▸ **Written problem**
Copy each of the following records word for word, keeping every line as it stands.

▸ **Dataset content**

▶

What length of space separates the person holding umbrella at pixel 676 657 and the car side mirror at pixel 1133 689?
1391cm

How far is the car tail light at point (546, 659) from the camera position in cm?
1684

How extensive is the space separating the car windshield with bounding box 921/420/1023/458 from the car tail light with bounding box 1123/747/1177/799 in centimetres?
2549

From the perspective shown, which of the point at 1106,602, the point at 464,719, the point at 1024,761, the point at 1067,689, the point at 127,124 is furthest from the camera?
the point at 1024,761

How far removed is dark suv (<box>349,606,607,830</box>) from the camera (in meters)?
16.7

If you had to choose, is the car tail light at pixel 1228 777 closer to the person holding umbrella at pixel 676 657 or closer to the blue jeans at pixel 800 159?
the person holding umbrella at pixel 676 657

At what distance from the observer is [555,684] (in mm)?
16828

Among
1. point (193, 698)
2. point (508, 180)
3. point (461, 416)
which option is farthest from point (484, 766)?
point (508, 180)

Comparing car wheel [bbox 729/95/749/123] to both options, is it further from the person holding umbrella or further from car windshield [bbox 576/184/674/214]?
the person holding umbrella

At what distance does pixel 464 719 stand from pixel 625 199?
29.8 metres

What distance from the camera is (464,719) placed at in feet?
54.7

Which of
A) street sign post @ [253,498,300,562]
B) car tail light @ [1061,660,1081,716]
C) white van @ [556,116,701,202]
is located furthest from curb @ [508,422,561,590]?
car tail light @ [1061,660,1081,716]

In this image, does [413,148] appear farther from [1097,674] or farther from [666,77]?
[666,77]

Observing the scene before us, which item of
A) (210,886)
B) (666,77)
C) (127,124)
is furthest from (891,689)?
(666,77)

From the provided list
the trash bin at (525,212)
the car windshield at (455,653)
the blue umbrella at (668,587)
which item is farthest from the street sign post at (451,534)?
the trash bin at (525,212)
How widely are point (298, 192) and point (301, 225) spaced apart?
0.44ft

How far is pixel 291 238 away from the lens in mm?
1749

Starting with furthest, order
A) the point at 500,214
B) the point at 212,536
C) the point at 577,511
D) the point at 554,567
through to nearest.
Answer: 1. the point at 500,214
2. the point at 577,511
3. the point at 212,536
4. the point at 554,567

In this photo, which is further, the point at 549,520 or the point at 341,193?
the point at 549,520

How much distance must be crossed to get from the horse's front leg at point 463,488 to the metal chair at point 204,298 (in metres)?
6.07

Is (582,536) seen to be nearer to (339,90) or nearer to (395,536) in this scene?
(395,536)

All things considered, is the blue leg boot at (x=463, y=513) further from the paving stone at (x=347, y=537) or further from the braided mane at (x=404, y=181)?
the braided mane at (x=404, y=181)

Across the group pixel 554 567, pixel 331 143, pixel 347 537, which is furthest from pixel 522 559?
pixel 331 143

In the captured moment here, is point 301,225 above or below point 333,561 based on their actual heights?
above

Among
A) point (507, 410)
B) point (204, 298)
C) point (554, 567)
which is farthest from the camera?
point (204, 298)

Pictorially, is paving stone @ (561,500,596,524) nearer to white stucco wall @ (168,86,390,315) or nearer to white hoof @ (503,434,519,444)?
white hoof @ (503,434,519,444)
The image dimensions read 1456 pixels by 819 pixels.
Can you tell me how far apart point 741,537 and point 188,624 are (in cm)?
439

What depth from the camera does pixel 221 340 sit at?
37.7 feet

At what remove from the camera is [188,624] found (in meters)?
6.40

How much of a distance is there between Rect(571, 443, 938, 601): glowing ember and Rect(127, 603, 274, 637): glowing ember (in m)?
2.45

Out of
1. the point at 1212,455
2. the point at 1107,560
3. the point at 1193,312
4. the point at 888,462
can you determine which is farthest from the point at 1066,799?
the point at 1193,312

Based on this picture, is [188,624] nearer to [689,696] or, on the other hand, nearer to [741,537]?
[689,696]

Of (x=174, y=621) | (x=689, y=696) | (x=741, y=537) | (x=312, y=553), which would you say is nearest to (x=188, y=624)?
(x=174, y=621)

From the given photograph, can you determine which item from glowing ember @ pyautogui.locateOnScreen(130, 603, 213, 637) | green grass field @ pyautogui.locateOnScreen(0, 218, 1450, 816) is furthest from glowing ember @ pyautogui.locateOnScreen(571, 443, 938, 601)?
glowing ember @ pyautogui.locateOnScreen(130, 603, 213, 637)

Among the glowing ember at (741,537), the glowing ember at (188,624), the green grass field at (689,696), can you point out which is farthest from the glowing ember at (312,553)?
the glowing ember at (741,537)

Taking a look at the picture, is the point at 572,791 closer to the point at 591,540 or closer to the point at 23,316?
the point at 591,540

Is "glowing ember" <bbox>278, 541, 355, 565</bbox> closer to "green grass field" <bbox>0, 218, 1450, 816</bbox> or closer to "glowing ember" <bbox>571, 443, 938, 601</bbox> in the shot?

◀

▸ **Solution for this task**
What length of space separates the person holding umbrella at pixel 676 657 and the car side mirror at pixel 1133 689?
1391cm

How far is the car tail light at point (546, 659) from the camera position in cm?
1684

How extensive is the space separating the car windshield with bounding box 921/420/1023/458 from the car tail light with bounding box 1123/747/1177/799 in centimetres?
2549

From the perspective shown, which of the point at 1106,602, the point at 464,719, the point at 1024,761, the point at 1067,689, the point at 127,124 is furthest from the camera?
the point at 1024,761

How far removed is dark suv (<box>349,606,607,830</box>) from the camera (in meters)?
16.7

If you had to choose, is the car tail light at pixel 1228 777 closer to the person holding umbrella at pixel 676 657 or closer to the blue jeans at pixel 800 159?
the person holding umbrella at pixel 676 657

At what distance from the observer is [555,684] (in mm)?
16828

Among
1. point (193, 698)
2. point (508, 180)
3. point (461, 416)
which option is farthest from point (484, 766)?
point (508, 180)

Comparing car wheel [bbox 729/95/749/123] to both options, is it further from the person holding umbrella or further from car windshield [bbox 576/184/674/214]?
the person holding umbrella

At what distance does pixel 464 719 stand from pixel 625 199?
29.8 metres

What distance from the camera is (464,719) placed at in feet?
54.7

Which of
A) street sign post @ [253,498,300,562]
B) car tail light @ [1061,660,1081,716]
C) white van @ [556,116,701,202]
is located furthest from curb @ [508,422,561,590]?
car tail light @ [1061,660,1081,716]

In this image, does [413,148] appear farther from [1097,674] or farther from [666,77]?
[666,77]

Observing the scene before us, which item of
A) (210,886)
B) (666,77)
C) (127,124)
is furthest from (891,689)?
(666,77)

From the provided list
the trash bin at (525,212)
the car windshield at (455,653)
the blue umbrella at (668,587)
which item is farthest from the street sign post at (451,534)?
the trash bin at (525,212)
How widely are point (298, 192) and point (301, 225) spaced apart?
0.44ft

How far is pixel 291 238 away from the lens in mm?
1749

Starting with furthest, order
A) the point at 500,214
B) the point at 212,536
C) the point at 577,511
D) the point at 554,567
through to nearest.
Answer: 1. the point at 500,214
2. the point at 577,511
3. the point at 212,536
4. the point at 554,567

In this photo, which is further, the point at 549,520 or the point at 341,193?
the point at 549,520

How much distance must be crossed to get from the horse's front leg at point 463,488 to the metal chair at point 204,298 (in metres)?
6.07

Is (582,536) seen to be nearer to (339,90) or nearer to (395,536) in this scene?
(395,536)

All things considered, is the blue leg boot at (x=463, y=513) further from the paving stone at (x=347, y=537) or further from the braided mane at (x=404, y=181)?
the braided mane at (x=404, y=181)

Across the group pixel 554 567, pixel 331 143, pixel 347 537, which is furthest from pixel 522 559?
pixel 331 143

In the captured moment here, is point 301,225 above or below point 333,561 based on their actual heights?
above

Among
A) point (507, 410)
B) point (204, 298)
C) point (554, 567)
which is farthest from the camera?
point (204, 298)

Pictorially, is paving stone @ (561,500,596,524) nearer to white stucco wall @ (168,86,390,315) or nearer to white hoof @ (503,434,519,444)?
white hoof @ (503,434,519,444)
The image dimensions read 1456 pixels by 819 pixels.
Can you tell me how far apart point 741,537 and point 188,624 are (in cm)?
439

What depth from the camera does pixel 221 340 sit at?
37.7 feet

At what remove from the camera is [188,624] found (in meters)?
6.40

How much of a distance is there between Rect(571, 443, 938, 601): glowing ember and Rect(127, 603, 274, 637): glowing ember (in m)?
2.45

Out of
1. the point at 1212,455
2. the point at 1107,560
3. the point at 1193,312
4. the point at 888,462
can you determine which is farthest from the point at 1066,799?
the point at 1193,312

Based on this picture, is [188,624] nearer to [689,696] or, on the other hand, nearer to [741,537]?
[689,696]

Of (x=174, y=621) | (x=689, y=696) | (x=741, y=537) | (x=312, y=553), which would you say is nearest to (x=188, y=624)?
(x=174, y=621)

From the given photograph, can you determine which item from glowing ember @ pyautogui.locateOnScreen(130, 603, 213, 637) | green grass field @ pyautogui.locateOnScreen(0, 218, 1450, 816) is furthest from glowing ember @ pyautogui.locateOnScreen(571, 443, 938, 601)?
glowing ember @ pyautogui.locateOnScreen(130, 603, 213, 637)

Among the glowing ember at (741,537), the glowing ember at (188,624), the green grass field at (689,696), can you point out which is farthest from the glowing ember at (312,553)?
the glowing ember at (741,537)

Taking a look at the picture, is the point at 572,791 closer to the point at 591,540 or closer to the point at 23,316?
the point at 591,540

Is "glowing ember" <bbox>278, 541, 355, 565</bbox> closer to "green grass field" <bbox>0, 218, 1450, 816</bbox> or closer to "glowing ember" <bbox>571, 443, 938, 601</bbox> in the shot?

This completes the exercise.